• EXTRAHIERTER TEXT:
----

5 Mit dem angefochtenen Erkenntnis wurden die Beschwerden der Revisionswerber gegen diesen Bescheid gemäß § 28 Abs. 2 VwGVG abgewiesen (A) und die Revision für nicht zulässig erklärt (B).

6 Gegen dieses Erkenntnis richtet sich die vorliegende außerordentliche Revision, die vom Verwaltungsgericht gemäß § 30a Abs. 7 VwGG unter Anschluss der Akten des Verfahrens vorgelegt wurde.

7 Die mitbeteiligte Partei erstattete an den Verwaltungsgerichtshof unaufgefordert eine als "Gegenschrift" bezeichnete Revisionsbeantwortung, in der sie Aufwandersatz begehrte. In dieser Revisionsbeantwortung führt die mitbeteiligte Partei aus, die Erstrevisionswerberin sei als anerkannte Umweltorganisation nicht revisionsberechtigt, da ihr als bloße Formalpartei dieses Recht nicht ausdrücklich durch das Gesetz zuerkannt wurde. Die Zweit- bis 27. Revisionswerber besäßen im Verfahren (nach § 3 Abs. 7 UVP-G 2000) keine Parteistellung und damit ebenso keine Rechtsmittellegitimation. Daran ändere auch die Novelle des UVP-G 2000, BGBl. I Nr. 4/2016, nichts. Diese Novelle sei mit 24. Februar 2016 in Kraft getreten. § 3 Abs. 7a UVP-G 2000 gelte nach der Übergangsbestimmung dieser Novelle auch für Fälle, in denen die Beschwerdefrist mit dem Tag des Inkrafttretens der Novelle noch nicht abgelaufen sei. Dies treffe für die vorliegende Rechtssache nicht zu, in welcher der Feststellungsbescheid der belangten Behörde vor dem Verwaltungsgericht bereits am 1. Dezember 2015 im Internet kundgemacht worden sei. Revisionslegitimation

8 Eine Revision ist nach § 34 Abs. 1 VwGG wegen fehlender Revisionsberechtigung immer dann zurückzuweisen, wenn der Verwaltungsgerichtshof zur Erkenntnis gelangt, dass der Revisionswerber durch die angefochtene Entscheidung unabhängig von der Frage ihrer Gesetzmäßigkeit in seinem Recht nicht verletzt sein kann (vgl. den hg. Beschluss vom 24. Juni 2015, Ra 2014/04/0042, mwN).

----

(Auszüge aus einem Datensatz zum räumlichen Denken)
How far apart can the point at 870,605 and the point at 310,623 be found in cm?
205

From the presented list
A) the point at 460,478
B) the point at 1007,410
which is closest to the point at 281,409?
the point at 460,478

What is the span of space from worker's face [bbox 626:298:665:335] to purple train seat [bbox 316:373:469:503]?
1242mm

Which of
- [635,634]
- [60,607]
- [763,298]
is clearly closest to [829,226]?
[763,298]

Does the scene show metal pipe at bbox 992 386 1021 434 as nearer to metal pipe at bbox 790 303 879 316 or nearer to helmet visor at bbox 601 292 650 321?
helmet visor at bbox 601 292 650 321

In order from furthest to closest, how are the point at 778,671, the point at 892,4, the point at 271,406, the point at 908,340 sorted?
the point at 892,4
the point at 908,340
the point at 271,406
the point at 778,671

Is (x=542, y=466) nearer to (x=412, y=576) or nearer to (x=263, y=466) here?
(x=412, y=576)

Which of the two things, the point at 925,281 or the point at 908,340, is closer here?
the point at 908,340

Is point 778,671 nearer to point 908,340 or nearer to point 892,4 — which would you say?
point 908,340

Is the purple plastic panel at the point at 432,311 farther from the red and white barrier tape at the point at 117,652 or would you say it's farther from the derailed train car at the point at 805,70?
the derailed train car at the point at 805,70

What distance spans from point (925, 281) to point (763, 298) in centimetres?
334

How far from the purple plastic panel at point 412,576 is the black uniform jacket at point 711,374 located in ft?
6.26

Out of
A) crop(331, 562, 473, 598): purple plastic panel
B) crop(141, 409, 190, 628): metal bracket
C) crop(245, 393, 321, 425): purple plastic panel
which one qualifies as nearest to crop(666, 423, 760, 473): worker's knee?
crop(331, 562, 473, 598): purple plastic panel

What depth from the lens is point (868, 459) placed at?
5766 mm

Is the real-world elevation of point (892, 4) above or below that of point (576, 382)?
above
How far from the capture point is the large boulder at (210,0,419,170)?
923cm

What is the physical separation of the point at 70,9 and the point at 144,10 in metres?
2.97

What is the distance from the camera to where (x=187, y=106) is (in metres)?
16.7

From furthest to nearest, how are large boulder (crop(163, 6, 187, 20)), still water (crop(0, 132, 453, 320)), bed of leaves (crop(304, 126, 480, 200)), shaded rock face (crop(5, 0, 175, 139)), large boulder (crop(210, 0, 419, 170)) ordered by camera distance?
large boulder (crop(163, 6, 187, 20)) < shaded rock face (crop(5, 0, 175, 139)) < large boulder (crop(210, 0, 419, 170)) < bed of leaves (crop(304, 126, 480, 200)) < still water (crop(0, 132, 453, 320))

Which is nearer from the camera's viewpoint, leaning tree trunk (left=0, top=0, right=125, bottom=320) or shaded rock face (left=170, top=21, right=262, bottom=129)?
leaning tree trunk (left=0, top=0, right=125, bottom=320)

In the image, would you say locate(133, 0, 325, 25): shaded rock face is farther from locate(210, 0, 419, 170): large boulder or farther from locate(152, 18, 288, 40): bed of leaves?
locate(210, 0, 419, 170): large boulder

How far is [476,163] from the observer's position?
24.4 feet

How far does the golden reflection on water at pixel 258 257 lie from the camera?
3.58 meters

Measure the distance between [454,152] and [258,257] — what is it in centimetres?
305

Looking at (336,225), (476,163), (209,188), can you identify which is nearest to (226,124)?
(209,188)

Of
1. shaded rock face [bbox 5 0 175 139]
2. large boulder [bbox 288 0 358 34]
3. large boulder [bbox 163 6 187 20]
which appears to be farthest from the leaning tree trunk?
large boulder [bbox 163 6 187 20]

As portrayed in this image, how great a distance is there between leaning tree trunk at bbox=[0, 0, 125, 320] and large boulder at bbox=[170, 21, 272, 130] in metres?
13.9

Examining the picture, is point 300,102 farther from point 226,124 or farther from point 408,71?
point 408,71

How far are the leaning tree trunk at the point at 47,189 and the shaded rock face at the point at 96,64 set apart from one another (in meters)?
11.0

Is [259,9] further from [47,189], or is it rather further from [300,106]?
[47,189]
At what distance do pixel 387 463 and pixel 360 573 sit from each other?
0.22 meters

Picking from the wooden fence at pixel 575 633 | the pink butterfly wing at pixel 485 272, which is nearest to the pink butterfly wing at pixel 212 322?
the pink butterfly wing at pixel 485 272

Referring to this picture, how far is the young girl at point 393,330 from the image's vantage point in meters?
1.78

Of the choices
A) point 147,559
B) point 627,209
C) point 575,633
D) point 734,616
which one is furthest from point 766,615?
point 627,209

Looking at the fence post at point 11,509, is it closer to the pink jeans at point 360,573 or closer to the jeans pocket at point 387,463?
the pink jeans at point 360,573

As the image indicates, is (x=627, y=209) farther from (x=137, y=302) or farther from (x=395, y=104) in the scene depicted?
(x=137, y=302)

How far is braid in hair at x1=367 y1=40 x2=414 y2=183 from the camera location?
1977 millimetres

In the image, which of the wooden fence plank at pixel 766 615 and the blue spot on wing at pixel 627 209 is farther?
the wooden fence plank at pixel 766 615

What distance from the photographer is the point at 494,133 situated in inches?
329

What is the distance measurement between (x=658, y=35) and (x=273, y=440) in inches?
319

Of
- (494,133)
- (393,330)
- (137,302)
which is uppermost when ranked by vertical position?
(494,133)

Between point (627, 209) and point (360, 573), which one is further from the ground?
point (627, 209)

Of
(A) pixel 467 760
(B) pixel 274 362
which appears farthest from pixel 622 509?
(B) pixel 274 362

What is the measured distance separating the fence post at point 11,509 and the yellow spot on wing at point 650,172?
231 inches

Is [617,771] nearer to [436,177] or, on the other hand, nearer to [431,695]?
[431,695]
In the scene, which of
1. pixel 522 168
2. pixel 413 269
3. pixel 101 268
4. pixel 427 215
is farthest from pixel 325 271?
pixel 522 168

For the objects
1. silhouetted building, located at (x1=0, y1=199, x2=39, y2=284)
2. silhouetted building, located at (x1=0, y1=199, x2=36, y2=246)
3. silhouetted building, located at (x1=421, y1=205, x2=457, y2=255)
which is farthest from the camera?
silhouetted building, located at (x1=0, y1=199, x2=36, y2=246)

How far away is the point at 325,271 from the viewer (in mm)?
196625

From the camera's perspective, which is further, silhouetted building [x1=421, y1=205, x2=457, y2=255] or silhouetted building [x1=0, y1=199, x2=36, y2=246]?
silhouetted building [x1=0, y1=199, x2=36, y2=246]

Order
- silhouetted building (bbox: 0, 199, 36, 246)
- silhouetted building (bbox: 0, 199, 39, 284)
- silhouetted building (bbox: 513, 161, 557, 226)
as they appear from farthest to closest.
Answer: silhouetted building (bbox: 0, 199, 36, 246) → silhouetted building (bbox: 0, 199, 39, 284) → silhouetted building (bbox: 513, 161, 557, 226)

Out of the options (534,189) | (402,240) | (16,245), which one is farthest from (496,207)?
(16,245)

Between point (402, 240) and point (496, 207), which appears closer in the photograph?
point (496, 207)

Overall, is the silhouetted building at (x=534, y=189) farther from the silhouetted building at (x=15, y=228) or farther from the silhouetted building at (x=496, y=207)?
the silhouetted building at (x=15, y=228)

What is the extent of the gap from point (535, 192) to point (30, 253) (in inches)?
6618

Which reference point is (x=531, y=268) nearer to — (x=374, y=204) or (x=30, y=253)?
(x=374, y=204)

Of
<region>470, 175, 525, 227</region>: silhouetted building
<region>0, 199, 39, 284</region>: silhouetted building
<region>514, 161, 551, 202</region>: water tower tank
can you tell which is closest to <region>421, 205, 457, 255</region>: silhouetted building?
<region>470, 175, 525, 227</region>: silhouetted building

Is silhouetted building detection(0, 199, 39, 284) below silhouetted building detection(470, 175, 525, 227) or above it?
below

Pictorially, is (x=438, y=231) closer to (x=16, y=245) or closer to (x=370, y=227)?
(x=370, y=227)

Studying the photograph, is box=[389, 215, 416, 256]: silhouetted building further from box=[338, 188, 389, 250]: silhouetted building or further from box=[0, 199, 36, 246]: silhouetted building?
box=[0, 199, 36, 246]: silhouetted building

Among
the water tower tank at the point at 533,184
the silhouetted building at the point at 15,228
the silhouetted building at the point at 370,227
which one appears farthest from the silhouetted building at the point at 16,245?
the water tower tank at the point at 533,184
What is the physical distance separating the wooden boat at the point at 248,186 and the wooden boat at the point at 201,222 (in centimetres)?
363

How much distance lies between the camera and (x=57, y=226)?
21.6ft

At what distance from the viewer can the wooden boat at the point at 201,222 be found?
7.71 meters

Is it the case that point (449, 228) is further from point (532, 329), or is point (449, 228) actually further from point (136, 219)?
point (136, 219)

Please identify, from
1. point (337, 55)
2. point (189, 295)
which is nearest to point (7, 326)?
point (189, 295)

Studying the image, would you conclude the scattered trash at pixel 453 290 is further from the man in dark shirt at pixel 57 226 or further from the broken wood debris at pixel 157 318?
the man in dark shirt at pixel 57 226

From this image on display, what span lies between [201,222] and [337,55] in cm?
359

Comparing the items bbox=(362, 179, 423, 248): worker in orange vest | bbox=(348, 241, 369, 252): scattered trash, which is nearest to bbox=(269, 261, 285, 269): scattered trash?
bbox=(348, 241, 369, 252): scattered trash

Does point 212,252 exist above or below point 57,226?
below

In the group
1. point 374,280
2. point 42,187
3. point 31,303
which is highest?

----

• AUFGABENDETAILS:
Beantworte anhand des Auszugs aus der Gerichtsentscheidung die folgenden Fragen jeweils kurz.
(a) Nach welcher Bestimmung wurden die Beschwerden der Revisionswerber mit dem angefochtenen Erkenntnis abgewiesen?
(b) An welchem Tag trat die Novelle des UVP-G 2000, BGBl. I Nr. 4/2016, in Kraft?
(c) Wann wurde der Feststellungsbescheid der belangten Behörde vor dem Verwaltungsgericht im Internet kundgemacht?
Die Zeilen stammen aus einer anderen Quelle als der Text.

• ÜBUNGSERGEBNIS:
(a) Nach § 28 Abs. 2 VwGVG.
(b) Am 24. Februar 2016.
(c) Am 1. Dezember 2015.